El filósofo nació en la antigua Bretaña en 1079, y se sabe de su vida personal gracias a una autobiografía que él mismo redactaba en forma de carta dirigida a un amigo: Historia Calamitatum, o Historia de mis calamidades. Nosotros nos ocupamos aquí de su segundo y más popular motivo de fama: su relación epistolar y pasional con Heloísa.

La leyenda cuenta que Abelardo, antes de pisar la tercera década de su vida, se convertiría, como era de esperarse, en un famoso maestro parisino de la escuela catedralicia de Notre-Dame. Entonces conoció a Heloísa, una bella joven de diecisiete años, extraordinaria por los conocimientos que poseía, una cualidad muy raramente vista en las mujeres de su época. La sabiduría de la joven la convirtió en una de las lolitas más cotizadas y deseadas de París, una que, sin embargo, no era alcanzable para cualquiera.

Ella se volvió, sin saberlo, moneda de cambio, un deseo secreto del filósofo, quien intentó comprar su compañía a cambio de cultura, por lo que el tutor de Heloísa –su tío, un tal canónigo Fulberto–, contrató al profesor con mayor renombre en Europa, el sabio Abelardo.

Heloísa era una joven de diecisiete años, extraordinaria por los conocimientos que poseía, una cualidad muy rara en las mujeres de su época

El maestro y la alumna

FILOSOFÍA&CO - Cartas de Abelardo y Heloísa
«Cartas de Abelardo y Heloísa», publicadas por Olañeta Editor.
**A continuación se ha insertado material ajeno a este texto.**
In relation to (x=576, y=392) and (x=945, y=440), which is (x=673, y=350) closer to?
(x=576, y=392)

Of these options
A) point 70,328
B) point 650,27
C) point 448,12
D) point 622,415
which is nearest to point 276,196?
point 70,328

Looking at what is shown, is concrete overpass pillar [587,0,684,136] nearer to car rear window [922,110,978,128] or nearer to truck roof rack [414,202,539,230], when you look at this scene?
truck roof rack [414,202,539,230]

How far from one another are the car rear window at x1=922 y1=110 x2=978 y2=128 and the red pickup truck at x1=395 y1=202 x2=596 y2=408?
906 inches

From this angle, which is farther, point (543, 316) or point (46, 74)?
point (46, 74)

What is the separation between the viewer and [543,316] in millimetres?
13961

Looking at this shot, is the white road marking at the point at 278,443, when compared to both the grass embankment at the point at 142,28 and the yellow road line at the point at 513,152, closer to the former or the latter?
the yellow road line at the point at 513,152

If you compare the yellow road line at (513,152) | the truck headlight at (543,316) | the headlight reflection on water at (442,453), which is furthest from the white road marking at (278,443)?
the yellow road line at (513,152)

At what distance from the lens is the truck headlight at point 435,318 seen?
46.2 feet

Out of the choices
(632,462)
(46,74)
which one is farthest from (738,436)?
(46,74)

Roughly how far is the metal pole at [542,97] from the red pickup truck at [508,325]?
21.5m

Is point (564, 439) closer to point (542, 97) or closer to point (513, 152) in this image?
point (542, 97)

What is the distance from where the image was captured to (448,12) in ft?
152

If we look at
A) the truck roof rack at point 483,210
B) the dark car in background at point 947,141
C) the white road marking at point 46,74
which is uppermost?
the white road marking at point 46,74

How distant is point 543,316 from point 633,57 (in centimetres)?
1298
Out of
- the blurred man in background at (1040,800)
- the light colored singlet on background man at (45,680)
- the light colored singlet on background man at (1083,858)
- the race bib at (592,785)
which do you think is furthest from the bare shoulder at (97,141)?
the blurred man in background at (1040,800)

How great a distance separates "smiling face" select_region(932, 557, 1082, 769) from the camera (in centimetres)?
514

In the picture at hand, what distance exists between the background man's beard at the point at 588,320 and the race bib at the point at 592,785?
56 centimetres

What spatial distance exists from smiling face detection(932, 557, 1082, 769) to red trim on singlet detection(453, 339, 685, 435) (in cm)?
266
Y así comenzaba la aventura erótica: el tío, confiado en la inocencia de su sobrina y en la popularidad que respaldaba a su nuevo preceptor, permitió que este enseñará a la alumna el lenguaje del amor. Más abundantes salían los besos que las sentencias. Comenzaron las clases. Bajo la mentira de estudiar se entregaron a tiempo completo al análisis del erotismo, dando más importancia al ejercicio práctico que a la comprensión teórica del asunto.

El profesor y la joven alumna se convirtieron en amantes, manteniendo su apasionada relación en secreto por algunos años: desde que se conocieron, en 1115, hasta que Heloísa tuvo a su hijo Astrolabio, en 1119. Después vino la peor tragedia. Se cuenta que Abelardo fue vengado por el tío Fulberto, quien decidió castigar sus crímenes de amor castrando al filósofo.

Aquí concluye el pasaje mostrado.